## TRY IT
All lines holding the string "twitter" should be copied from the data below.
(Beginning of DATA EXTRACT)
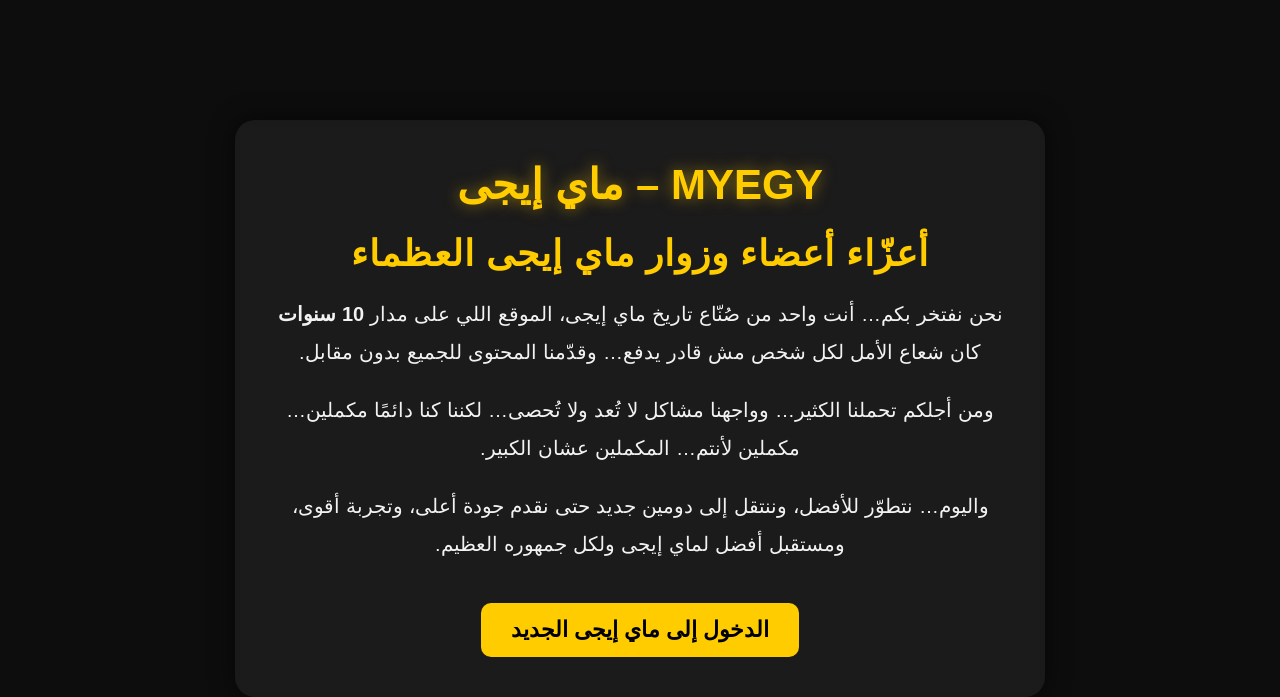

--- FILE ---
content_type: text/html; charset=UTF-8
request_url: https://myeegy.com/
body_size: 1882
content:

<!DOCTYPE html>
<html dir="rtl" lang="ar">
<head>
    
		

	
 	<meta charset="UTF-8">
	<meta name="googlebot" content="archive">
	<meta name="robots" content="index, follow">
	<meta name="rating" content="General">
	<meta name="viewport" content="width=device-width, initial-scale=1">
	<meta http-equiv="Content-Language" content="ar-eg">
	<meta name="revisit-after" content="1 hour">
	<meta name="distribution" content="Global">
	<meta name="resource-type" content="document">
	<meta http-equiv="Cache-Control" content="no-cache"/>
	<meta property="og:type" content="website">
	<meta name="apple-mobile-web-app-capable" content="yes">
	
    <title>ماى ايجى | MyEgy - مشاهدة افلام و مسلسلات</title>
     <meta name="keywords" content="" />
    <meta property="og:title" content="ماى ايجى" />
    <meta name="description" content="ماي ايجى - MyEgy | مشاهدة افلام و مسلسلات اون لاين موقع ماي ايجي القديم ✓ MyEgy لتحميل موقع ايجي بست egybest افلام اون لاين وتحميل مباشر من موقع ماى ايجي.
" />
    <meta name="robots" content="follow,index" />
    <meta property="og:locale" content="ar_AR" />
    <meta property="og:type" content="website" />
    <meta property="og:title" content="ماى ايجى" />
    <meta property="og:description" content="ماي ايجى - MyEgy | مشاهدة افلام و مسلسلات اون لاين موقع ماي ايجي القديم ✓ MyEgy لتحميل موقع ايجي بست egybest افلام اون لاين وتحميل مباشر من موقع ماى ايجي.
" />
    <meta property="og:url" content="https://myeegy.com" />
    <meta property="og:site_name" content="ماى ايجى" />
    <meta property="article:tag" content="" />
    <meta name="twitter:card" content="summary_large_image" />
    <meta name="twitter:description" content="ماي ايجى - MyEgy | مشاهدة افلام و مسلسلات اون لاين موقع ماي ايجي القديم ✓ MyEgy لتحميل موقع ايجي بست egybest افلام اون لاين وتحميل مباشر من موقع ماى ايجي.
" />
    <meta name="twitter:title" content="ماى ايجى" />

<style>
    body {
        margin: 0;
        padding: 0;
        background: #0d0d0d;
        font-family: "Cairo", Tahoma, Arial, sans-serif;
        color: #fff;
        text-align: center;
        overflow-x: hidden;
    }

    .container {
        max-width: 750px;
        margin: 120px auto;
        background: rgba(255, 255, 255, 0.06);
        padding: 40px 30px;
        border-radius: 20px;
        box-shadow: 0 0 25px rgba(0,0,0,0.6);
        backdrop-filter: blur(4px);
    }

    h1 {
        font-size: 36px;
        margin-bottom: 15px;
        letter-spacing: 1px;
        font-weight: 900;
        color: #ffcc00;
    }

    p {
        font-size: 20px;
        line-height: 1.9;
        opacity: 0.95;
        margin-bottom: 15px;
    }

    .btn {
        display: inline-block;
        margin-top: 25px;
        padding: 14px 30px;
        font-size: 22px;
        color: #000;
        background: #ffcc00;
        border-radius: 10px;
        font-weight: bold;
        text-decoration: none;
        transition: 0.3s;
    }

    .btn:hover {
        background: #ffd633;
        transform: translateY(-3px);
    }

    .logo {
        font-size: 42px;
        font-weight: bold;
        color: #ffcc00;
        margin-bottom: 20px;
        text-shadow: 0 0 15px rgba(255,204,0,0.5);
    }

    .footer {
        margin-top: 50px;
        font-size: 14px;
        opacity: 0.6;
    }
</style>

</head>

<body>

<div class="container">

    <div class="logo">MYEGY – ماي إيجى</div>

    <h1>أعزّاء أعضاء وزوار ماي إيجى العظماء</h1>

    <p>
        نحن نفتخر بكم…  
        أنت واحد من صُنّاع تاريخ ماي إيجى،  
        الموقع اللي على مدار <strong>10 سنوات</strong> كان شعاع الأمل لكل شخص مش قادر يدفع…  
        وقدّمنا المحتوى للجميع بدون مقابل.
    </p>

    <p>
        ومن أجلكم تحملنا الكثير…  
        وواجهنا مشاكل لا تُعد ولا تُحصى…  
        لكننا كنا دائمًا مكملين…  
        مكملين لأنتم… المكملين عشان الكبير.
    </p>

    <p>
        واليوم… نتطوّر للأفضل،  
        وننتقل إلى دومين جديد حتى نقدم جودة أعلى،  
        وتجربة أقوى،  
        ومستقبل أفضل لماي إيجى ولكل جمهوره العظيم.
    </p>

    <a class="btn" href="https://myyegy.com" target="_blank" rel="nofollow noopener">الدخول إلى ماي إيجى الجديد</a>

</div>

<div class="footer">© 2024 MyEgy. جميع الحقوق محفوظة.</div>

<script defer src="https://static.cloudflareinsights.com/beacon.min.js/vcd15cbe7772f49c399c6a5babf22c1241717689176015" integrity="sha512-ZpsOmlRQV6y907TI0dKBHq9Md29nnaEIPlkf84rnaERnq6zvWvPUqr2ft8M1aS28oN72PdrCzSjY4U6VaAw1EQ==" data-cf-beacon='{"version":"2024.11.0","token":"bdfe38d5b0284a7b85a75bf8fd71c67d","r":1,"server_timing":{"name":{"cfCacheStatus":true,"cfEdge":true,"cfExtPri":true,"cfL4":true,"cfOrigin":true,"cfSpeedBrain":true},"location_startswith":null}}' crossorigin="anonymous"></script>
</body>
</html>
(End of DATA EXTRACT)
## SOLUTION TO THE PROBLEM
    <meta name="twitter:card" content="summary_large_image" />
    <meta name="twitter:description" content="ماي ايجى - MyEgy | مشاهدة افلام و مسلسلات اون لاين موقع ماي ايجي القديم ✓ MyEgy لتحميل موقع ايجي بست egybest افلام اون لاين وتحميل مباشر من موقع ماى ايجي.
    <meta name="twitter:title" content="ماى ايجى" />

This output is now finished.